Could you copy, word for word, only the lines from the one containing "Which among the items" through the last line of the records below, both included?

○ ○ ○ ○

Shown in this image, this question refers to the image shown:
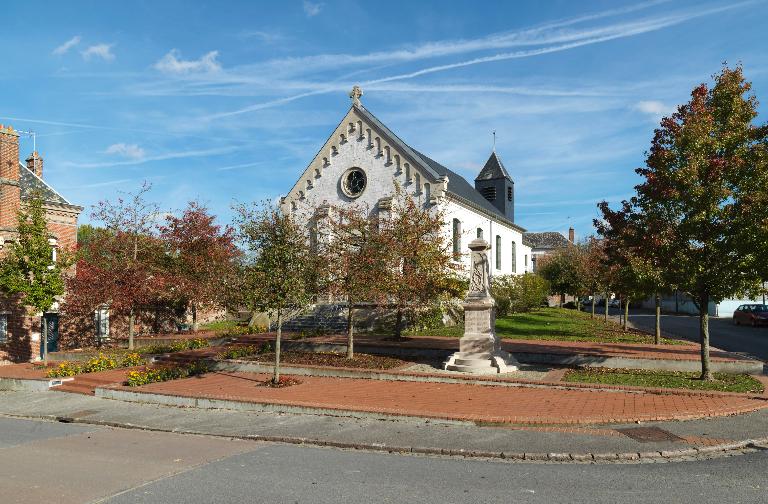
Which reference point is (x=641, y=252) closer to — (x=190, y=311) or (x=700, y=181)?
(x=700, y=181)

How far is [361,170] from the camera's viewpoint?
32.6 m

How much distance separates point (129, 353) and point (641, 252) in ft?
60.9

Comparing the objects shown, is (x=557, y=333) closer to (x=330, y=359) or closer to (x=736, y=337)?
(x=736, y=337)

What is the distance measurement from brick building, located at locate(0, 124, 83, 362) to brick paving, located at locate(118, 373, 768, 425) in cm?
1249

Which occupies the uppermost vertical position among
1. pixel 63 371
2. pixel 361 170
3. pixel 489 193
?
pixel 489 193

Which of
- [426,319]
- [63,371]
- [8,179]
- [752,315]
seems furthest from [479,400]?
[752,315]

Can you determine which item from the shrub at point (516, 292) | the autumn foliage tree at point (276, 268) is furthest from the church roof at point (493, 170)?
the autumn foliage tree at point (276, 268)

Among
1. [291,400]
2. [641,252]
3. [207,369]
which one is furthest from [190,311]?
[641,252]

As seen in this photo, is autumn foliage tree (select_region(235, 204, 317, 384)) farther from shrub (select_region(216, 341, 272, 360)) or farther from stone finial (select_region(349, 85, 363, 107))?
stone finial (select_region(349, 85, 363, 107))

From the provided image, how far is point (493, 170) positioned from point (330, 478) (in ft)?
145

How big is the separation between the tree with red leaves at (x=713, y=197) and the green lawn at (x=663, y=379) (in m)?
0.49

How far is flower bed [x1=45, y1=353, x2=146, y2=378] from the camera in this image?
61.6 feet

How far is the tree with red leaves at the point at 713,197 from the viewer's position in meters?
13.5

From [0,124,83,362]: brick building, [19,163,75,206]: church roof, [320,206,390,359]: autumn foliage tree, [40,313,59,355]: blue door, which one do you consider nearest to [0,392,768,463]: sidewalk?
[320,206,390,359]: autumn foliage tree
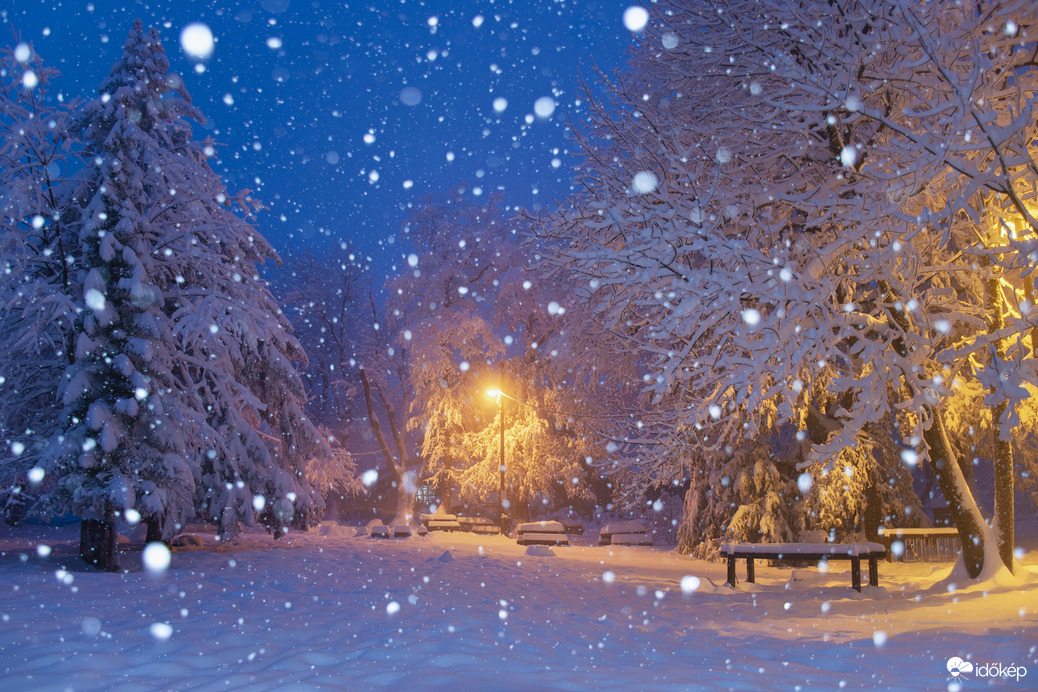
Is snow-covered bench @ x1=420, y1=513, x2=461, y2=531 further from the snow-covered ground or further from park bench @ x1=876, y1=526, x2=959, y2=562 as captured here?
park bench @ x1=876, y1=526, x2=959, y2=562

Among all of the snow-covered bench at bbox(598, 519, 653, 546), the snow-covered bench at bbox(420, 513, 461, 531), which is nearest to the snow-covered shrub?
the snow-covered bench at bbox(598, 519, 653, 546)

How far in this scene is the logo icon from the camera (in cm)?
513

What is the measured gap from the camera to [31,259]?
1145 centimetres

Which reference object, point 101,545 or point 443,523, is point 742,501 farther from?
point 443,523

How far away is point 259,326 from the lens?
12.7 meters

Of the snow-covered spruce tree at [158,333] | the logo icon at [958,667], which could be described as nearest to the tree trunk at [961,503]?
the logo icon at [958,667]

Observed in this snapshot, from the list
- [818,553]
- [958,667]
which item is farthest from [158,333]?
[958,667]

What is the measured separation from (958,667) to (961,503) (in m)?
5.09

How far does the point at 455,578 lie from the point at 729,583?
449 cm

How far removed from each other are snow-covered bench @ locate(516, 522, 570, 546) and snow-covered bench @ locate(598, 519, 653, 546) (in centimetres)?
214

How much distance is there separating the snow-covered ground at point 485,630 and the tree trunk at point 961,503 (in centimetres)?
49

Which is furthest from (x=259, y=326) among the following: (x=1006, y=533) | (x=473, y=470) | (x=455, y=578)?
(x=473, y=470)

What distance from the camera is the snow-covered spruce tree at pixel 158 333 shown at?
35.1 feet

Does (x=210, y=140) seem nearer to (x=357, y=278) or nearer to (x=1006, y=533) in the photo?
(x=1006, y=533)
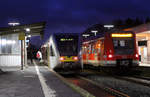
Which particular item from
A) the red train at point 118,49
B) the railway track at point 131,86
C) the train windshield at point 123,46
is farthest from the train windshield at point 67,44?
the railway track at point 131,86

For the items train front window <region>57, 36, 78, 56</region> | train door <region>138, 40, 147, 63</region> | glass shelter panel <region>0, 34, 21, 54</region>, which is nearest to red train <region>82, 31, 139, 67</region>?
train front window <region>57, 36, 78, 56</region>

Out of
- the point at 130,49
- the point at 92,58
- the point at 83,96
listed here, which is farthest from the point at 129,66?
the point at 83,96

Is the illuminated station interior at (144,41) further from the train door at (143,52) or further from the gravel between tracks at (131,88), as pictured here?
the gravel between tracks at (131,88)

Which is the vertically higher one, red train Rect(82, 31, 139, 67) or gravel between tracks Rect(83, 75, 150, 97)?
red train Rect(82, 31, 139, 67)

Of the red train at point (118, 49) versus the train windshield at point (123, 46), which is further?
the train windshield at point (123, 46)

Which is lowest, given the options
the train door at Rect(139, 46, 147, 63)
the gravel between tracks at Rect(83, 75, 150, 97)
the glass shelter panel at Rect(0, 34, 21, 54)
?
the gravel between tracks at Rect(83, 75, 150, 97)

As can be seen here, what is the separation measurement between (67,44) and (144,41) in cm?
1720

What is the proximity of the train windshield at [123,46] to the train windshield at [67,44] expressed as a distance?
295 centimetres

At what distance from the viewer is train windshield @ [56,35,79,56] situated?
18.4 meters

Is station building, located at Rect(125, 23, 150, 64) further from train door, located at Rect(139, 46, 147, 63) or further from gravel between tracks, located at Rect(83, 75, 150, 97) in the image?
gravel between tracks, located at Rect(83, 75, 150, 97)

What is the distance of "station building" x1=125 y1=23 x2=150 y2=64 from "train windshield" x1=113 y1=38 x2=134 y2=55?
9.62 metres

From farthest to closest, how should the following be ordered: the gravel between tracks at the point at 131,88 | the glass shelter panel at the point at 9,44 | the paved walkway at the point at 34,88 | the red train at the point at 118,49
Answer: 1. the glass shelter panel at the point at 9,44
2. the red train at the point at 118,49
3. the gravel between tracks at the point at 131,88
4. the paved walkway at the point at 34,88

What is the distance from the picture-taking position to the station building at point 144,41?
28.8 meters

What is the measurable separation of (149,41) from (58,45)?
17562mm
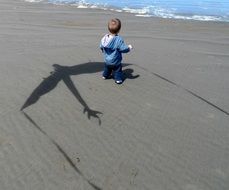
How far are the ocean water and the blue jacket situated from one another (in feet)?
24.0

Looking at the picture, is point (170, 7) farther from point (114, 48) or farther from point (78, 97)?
point (78, 97)

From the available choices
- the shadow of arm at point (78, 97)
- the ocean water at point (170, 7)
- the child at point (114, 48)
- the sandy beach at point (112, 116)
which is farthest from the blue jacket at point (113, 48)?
the ocean water at point (170, 7)

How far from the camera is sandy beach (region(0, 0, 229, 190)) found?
12.9ft

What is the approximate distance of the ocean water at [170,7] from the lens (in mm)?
13492

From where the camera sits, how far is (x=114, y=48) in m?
6.07

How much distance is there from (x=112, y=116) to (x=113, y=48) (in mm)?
1323

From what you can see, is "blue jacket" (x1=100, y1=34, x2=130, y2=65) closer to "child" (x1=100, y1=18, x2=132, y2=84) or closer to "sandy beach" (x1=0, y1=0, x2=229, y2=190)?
"child" (x1=100, y1=18, x2=132, y2=84)

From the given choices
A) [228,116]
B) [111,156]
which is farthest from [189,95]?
[111,156]

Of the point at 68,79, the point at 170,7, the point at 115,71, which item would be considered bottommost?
the point at 170,7

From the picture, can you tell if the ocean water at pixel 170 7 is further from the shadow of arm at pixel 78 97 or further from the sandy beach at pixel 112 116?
the shadow of arm at pixel 78 97

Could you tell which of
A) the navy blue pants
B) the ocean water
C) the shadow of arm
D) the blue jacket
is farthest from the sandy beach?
the ocean water

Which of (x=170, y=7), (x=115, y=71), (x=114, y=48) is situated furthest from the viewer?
(x=170, y=7)

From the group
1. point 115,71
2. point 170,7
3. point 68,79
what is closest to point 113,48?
point 115,71

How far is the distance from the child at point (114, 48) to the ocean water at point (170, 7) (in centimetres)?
729
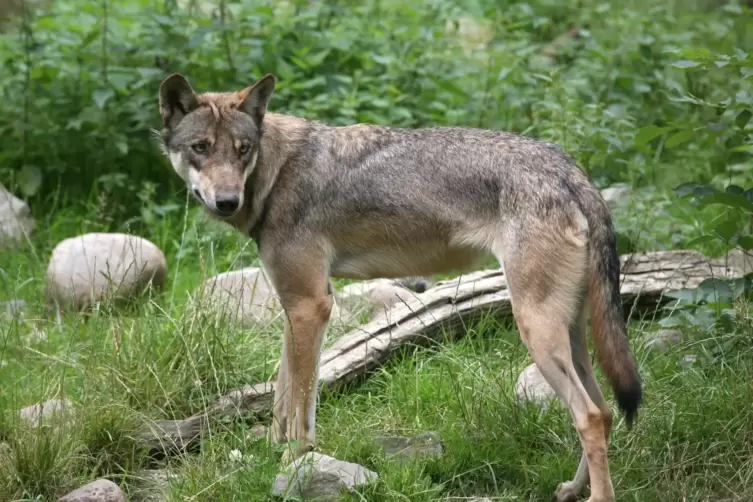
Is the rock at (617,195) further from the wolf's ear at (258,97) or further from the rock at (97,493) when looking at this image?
the rock at (97,493)

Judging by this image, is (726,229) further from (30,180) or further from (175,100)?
(30,180)

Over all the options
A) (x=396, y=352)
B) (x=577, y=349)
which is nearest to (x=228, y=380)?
(x=396, y=352)

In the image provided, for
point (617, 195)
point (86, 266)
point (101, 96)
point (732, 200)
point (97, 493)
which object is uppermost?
point (732, 200)

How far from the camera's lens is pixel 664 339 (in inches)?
261

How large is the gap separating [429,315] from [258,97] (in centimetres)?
191

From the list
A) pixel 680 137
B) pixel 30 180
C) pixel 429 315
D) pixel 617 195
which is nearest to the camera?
pixel 680 137

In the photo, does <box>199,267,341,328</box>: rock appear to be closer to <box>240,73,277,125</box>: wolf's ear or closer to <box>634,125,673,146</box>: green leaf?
<box>240,73,277,125</box>: wolf's ear

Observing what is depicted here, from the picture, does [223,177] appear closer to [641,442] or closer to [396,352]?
[396,352]

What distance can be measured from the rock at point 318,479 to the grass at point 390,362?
10 centimetres

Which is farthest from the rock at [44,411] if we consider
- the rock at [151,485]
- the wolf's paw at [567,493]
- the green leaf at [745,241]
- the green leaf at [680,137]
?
the green leaf at [745,241]

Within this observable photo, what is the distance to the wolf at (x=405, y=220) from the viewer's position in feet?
17.0

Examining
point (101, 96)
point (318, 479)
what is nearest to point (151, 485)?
point (318, 479)

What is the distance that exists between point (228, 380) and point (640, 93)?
5840 millimetres

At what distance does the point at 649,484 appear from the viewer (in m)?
5.25
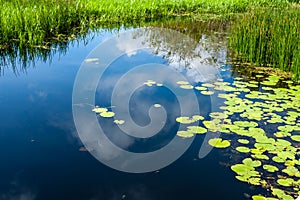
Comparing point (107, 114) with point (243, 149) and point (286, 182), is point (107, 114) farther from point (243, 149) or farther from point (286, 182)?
point (286, 182)

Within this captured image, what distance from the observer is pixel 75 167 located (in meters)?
3.10

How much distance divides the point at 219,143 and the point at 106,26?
728cm

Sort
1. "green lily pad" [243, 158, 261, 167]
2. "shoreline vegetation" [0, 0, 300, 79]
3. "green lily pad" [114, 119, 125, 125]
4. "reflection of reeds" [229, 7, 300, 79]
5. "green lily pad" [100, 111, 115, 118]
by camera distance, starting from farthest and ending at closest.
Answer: "shoreline vegetation" [0, 0, 300, 79], "reflection of reeds" [229, 7, 300, 79], "green lily pad" [100, 111, 115, 118], "green lily pad" [114, 119, 125, 125], "green lily pad" [243, 158, 261, 167]

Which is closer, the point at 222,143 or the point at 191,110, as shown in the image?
the point at 222,143

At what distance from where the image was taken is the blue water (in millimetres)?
2773

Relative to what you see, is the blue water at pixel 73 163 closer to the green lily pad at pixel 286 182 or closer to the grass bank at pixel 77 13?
the green lily pad at pixel 286 182

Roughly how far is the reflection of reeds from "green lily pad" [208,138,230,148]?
277cm

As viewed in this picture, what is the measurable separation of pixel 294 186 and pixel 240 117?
1.44m

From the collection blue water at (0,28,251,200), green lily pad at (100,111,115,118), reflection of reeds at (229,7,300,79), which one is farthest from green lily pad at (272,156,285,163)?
reflection of reeds at (229,7,300,79)

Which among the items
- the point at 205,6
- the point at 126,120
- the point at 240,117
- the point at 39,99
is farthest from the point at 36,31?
the point at 205,6

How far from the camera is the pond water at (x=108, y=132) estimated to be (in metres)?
2.84

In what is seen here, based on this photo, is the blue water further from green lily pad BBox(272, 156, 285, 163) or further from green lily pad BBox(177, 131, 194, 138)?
green lily pad BBox(272, 156, 285, 163)

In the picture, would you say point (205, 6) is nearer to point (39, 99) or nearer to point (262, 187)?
point (39, 99)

○ ○ ○ ○

▶ [Result below]
Which among the items
- the point at 205,6
- the point at 126,120
- the point at 240,117
- the point at 39,99
is farthest from the point at 36,31?
the point at 205,6

How far from the camera is the pond water at (x=108, y=132) estimated to be (in metres)?
2.84

In what is seen here, based on this photo, is the blue water further from green lily pad BBox(272, 156, 285, 163) or further from green lily pad BBox(177, 131, 194, 138)?
green lily pad BBox(272, 156, 285, 163)

In the picture, would you say point (205, 6) is nearer to point (39, 99) or nearer to point (262, 187)?
point (39, 99)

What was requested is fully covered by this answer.